My Niece Had Been Selling Honey Under My Apiary Permit for Two Years

The Hill County Agricultural Trade Show opened at seven in the morning.
The air in the fairgrounds pavilion smelled of spun sugar, hot asphalt, and livestock.
I carried my canvas bag over my right shoulder.
I walked past the rows of folding tables.
I am a retired homemaker.
I am a South African-American grandmother.
I make peach preserves for the St. Jude’s church bazaar.
Thandi calls me “Aunt Maggie.”
She says I am very practical and have a very green thumb.
I am here to support her.
“Come support me,” she had said on the phone. “I’m setting up a booth.”

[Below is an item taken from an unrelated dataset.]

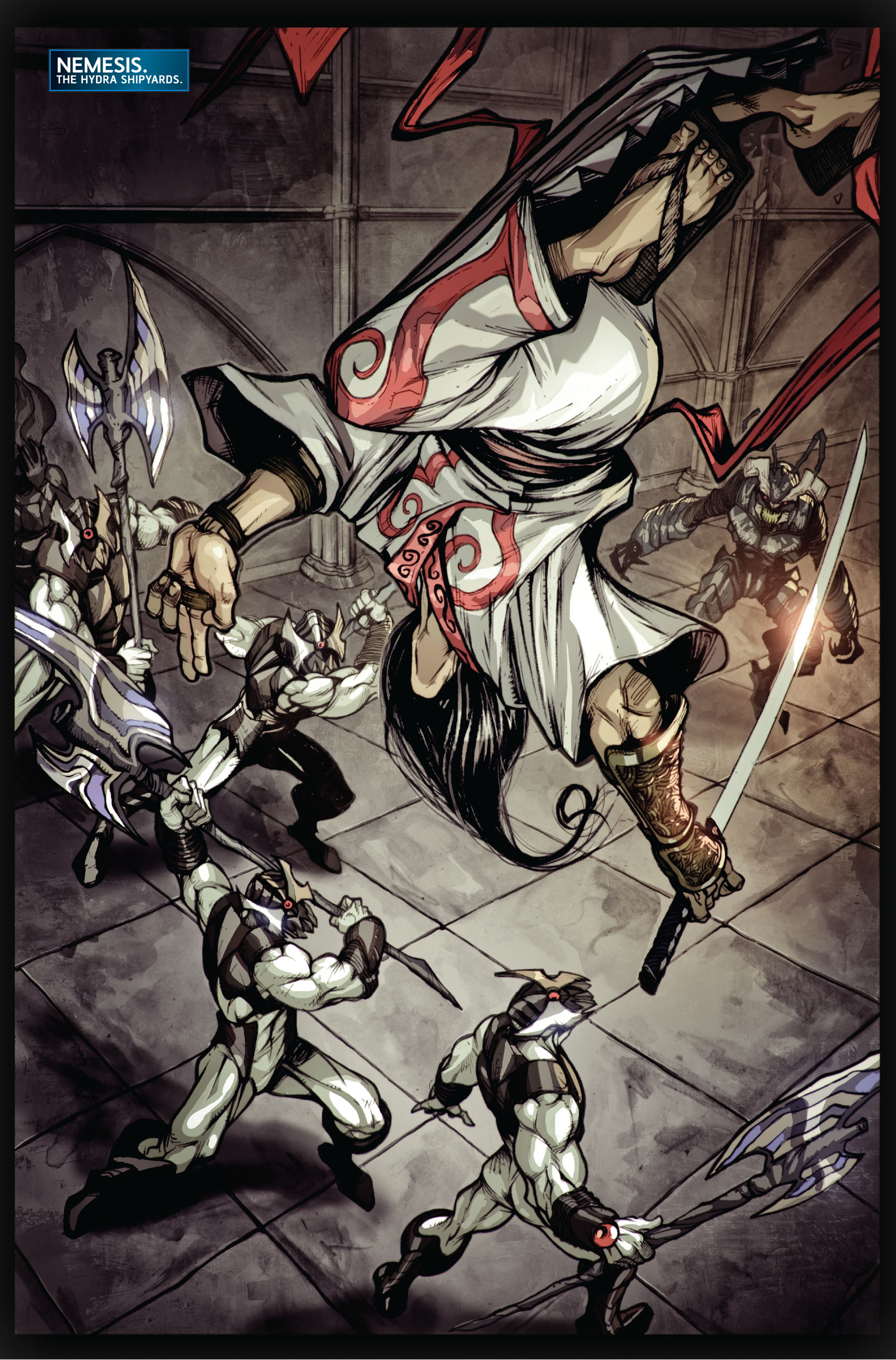 Read online Secret Warriors comic -  Issue #12 - 4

Thandi’s booth was in the center aisle.
It was decorated with yellow gingham fabric and a large chalkboard sign.
The sign read: “Dube Gold Honey – Locally Sourced, State Certified.”
She was arranging jars in a pyramid when I arrived.
“Aunt Maggie!” she said. She stepped out from behind the table and hugged me.
“It looks wonderful,” I said.
I looked at the pyramid of jars.
The honey was a light amber color.
I reached into my bag.
I was carrying a jar of my own.
I had brought it to give to her.
It was a familiar weight. Exactly sixteen ounces.
I left my jar in the bag.
I reached out and picked up one of Thandi’s jars from the table.
The label was professionally printed.
A stylized bee hovered over the words “Dube Gold Honey.”
Below the business name, in small block letters, was a permit number.
TX-0847.
I looked at the number.
I did not blink.
I set the jar down on the table.
I picked it up again.
I rubbed my thumb over the printed letters.
TX-0847.
That was my number.
I had renewed it twenty-six times.
It belonged to Margaret Nkosi, doing business as Dube Apiary.
It did not belong to Thandi Dube.
It did not belong to Dube Gold Honey.
Different handwriting. Different business name.
I looked at Thandi.
She was smiling at a couple who had stopped to look at the chalkboard sign.
I did not say anything to her.
I put her jar back on the table.
I turned and walked toward the main entrance.
The TAIS inspection table was set up just inside the pavilion doors.
A man in a state-issued polo shirt was sitting behind it.
He was looking at a tablet.
His nameplate read: Ray Garza, Inspector.
I watched as Thandi approached the table carrying a cardboard flat of her jars.
She set the flat on the folding table.
“Just dropping off my samples for the compliance check,” Thandi said.
Ray Garza picked up one of the jars.
He looked at the label.
He tapped his tablet screen.
“Dube Gold Honey,” he said.
“Yes,” Thandi said brightly.
Ray tapped the screen again. He waited for a moment.
He frowned.
“This permit number doesn’t match the business name,” Ray said.
Thandi stopped smiling.
“I’m authorized,” she said quickly. “It’s my aunt’s permit. We’re family.”
I stepped forward.
I stood three feet away from my niece.
I looked at the inspector.
I got my first hive in 1997.
It was a single Langstroth box sitting in a corner of our property in Hillsboro.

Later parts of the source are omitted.